Accordingly, Corizon's motion to dismiss the fifth cause of action for wrongful death pursuant to Cal. Civ. Pro. Code § 377.60 is GRANTED WITHOUT LEAVE TO AMEND. Corizon Defendants Garcia, Yang, Kirikorian, Santos, and Trow are also dismissed as to this cause of action WITH LEAVE TO AMEND.
Defendant also requests that the Court dismiss Plaintiff's request for injunctive relief because she lacks standing to pursue it. (ECF No. 29 at 9.) Despite the prior dismissal of the request for injunctive relief, the FAC's prayer for relief also requests the same injunctive relief without alleging any additional facts to show a "real or immediate threat that [Plaintiff] will be wronged again" in a similar way as required to establish standing to seek injunctive relief.
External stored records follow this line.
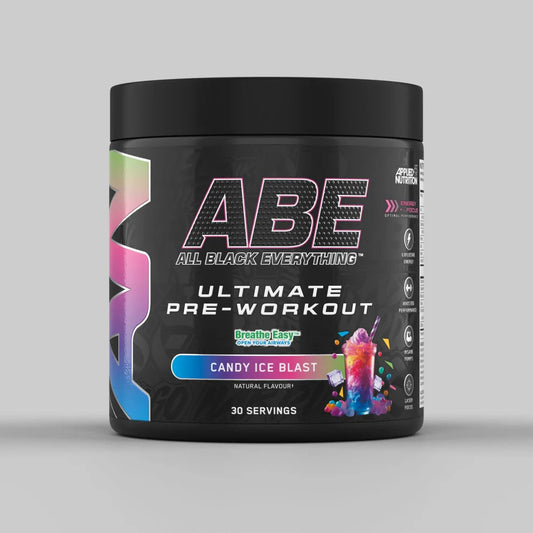 Applied Nutrition ABE (All Black Everything) 375g Candy Ice Blast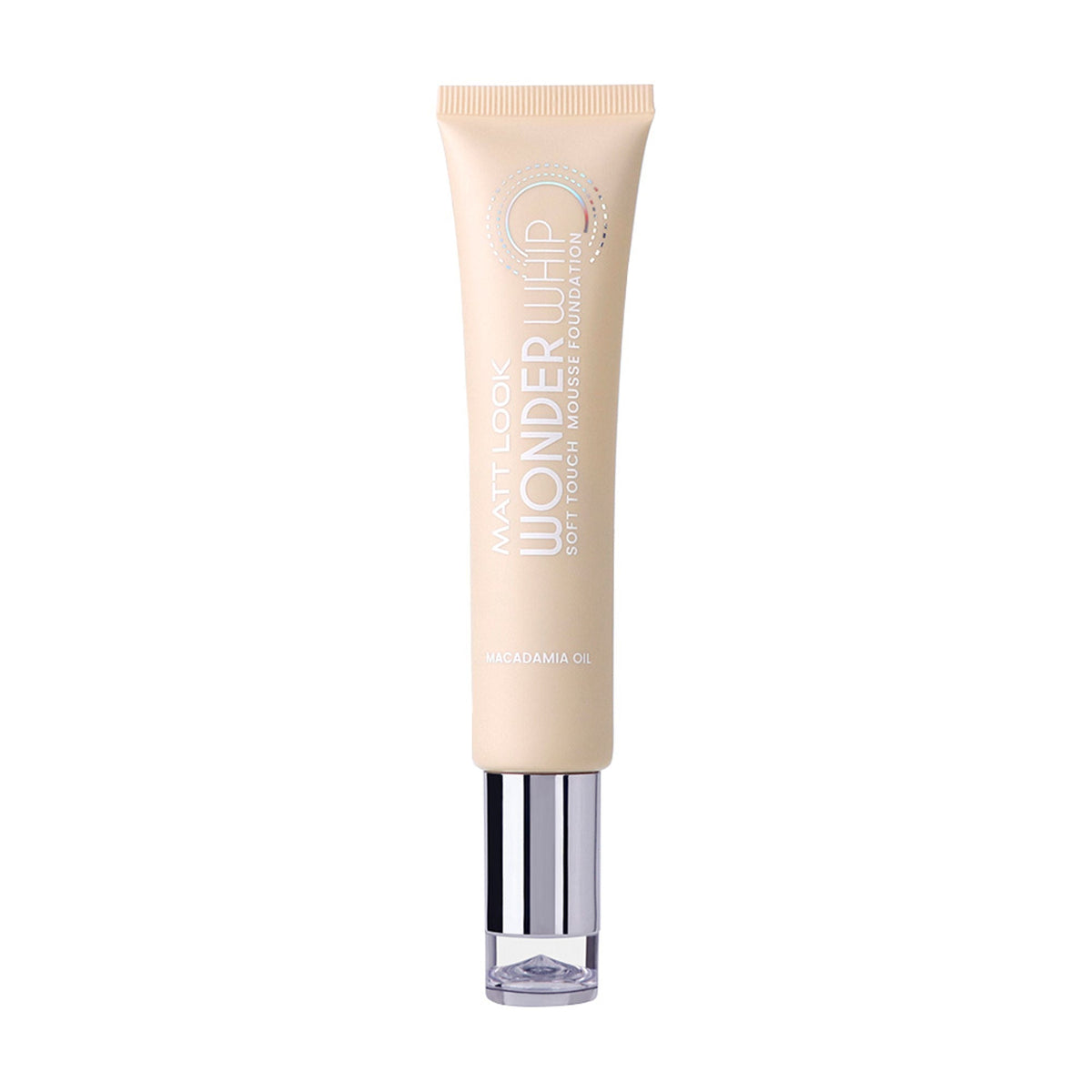 Matt Look Wonder Whip Soft Touch Mousse Foundation - Vanilla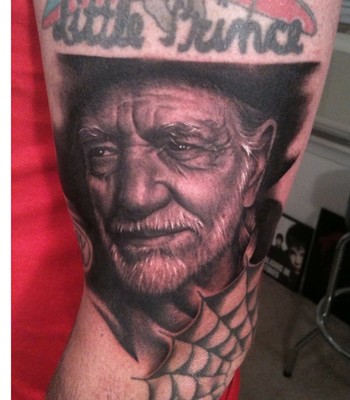 Tattoos - Willie Nelson - 47395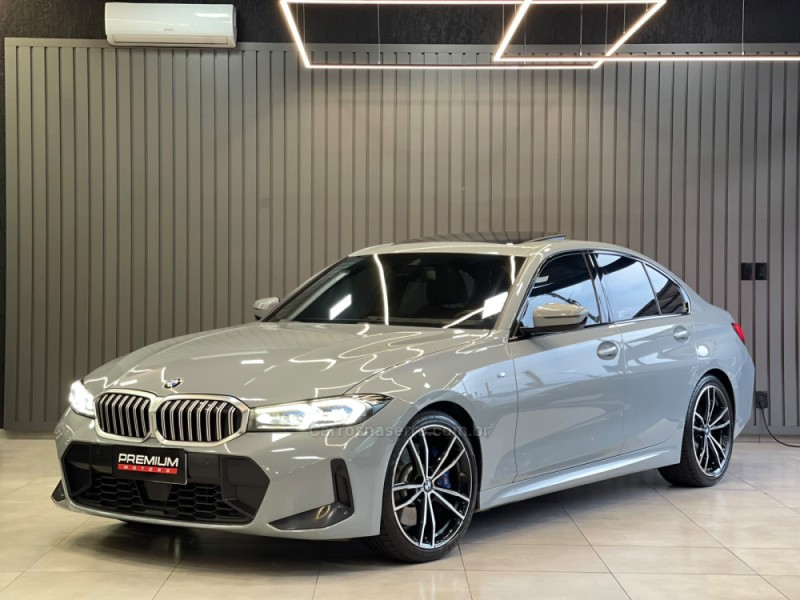 320I 2.0 M SPORT 16V TURBO ACTIVEFLEX 4P AUTOMÁTICO - 2024 - DOIS IRMãOS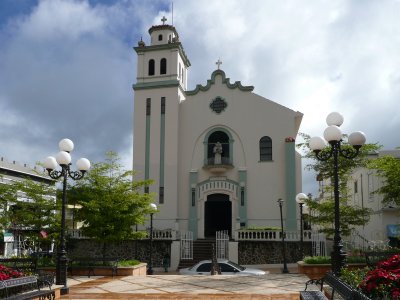 Barranquitas - Church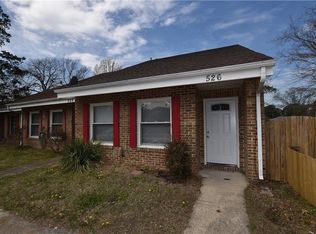 526 Lanier Cres, Portsmouth, VA 23707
Los Angeles v. Lyons, 461 U.S. 95, 111 (1983) (emphasis added); Munns v. Kerry, 782 F.3d 402, 411 (9th Cir. 2015).
Accordingly, Corizon's motion to dismiss the injunctive relief is GRANTED WITHOUT LEAVE TO AMEND.
For the reasons set forth above, Defendant Corizon's motion to dismiss the § 1983 claims and § 377.60 wrongful death claim is GRANTED WITHOUT LEAVE TO AMEND. The Court further GRANTS Corizon's motion to dismiss the injunctive relief sought WITHOUT LEAVE TO AMEND. The Court dismisses the claims against Corizon Defendants Garcia, Yang, Kirkorian, Santos, and Trow WITH LEAVE TO AMEND. The Court reiterates that this will be the last opportunity to amend since the Court is in the business of ruling, not writing Plaintiff's pleadings. Plaintiff shall file any amended complaint within twenty (20) days of electronic service of this Memorandum Decision and Order.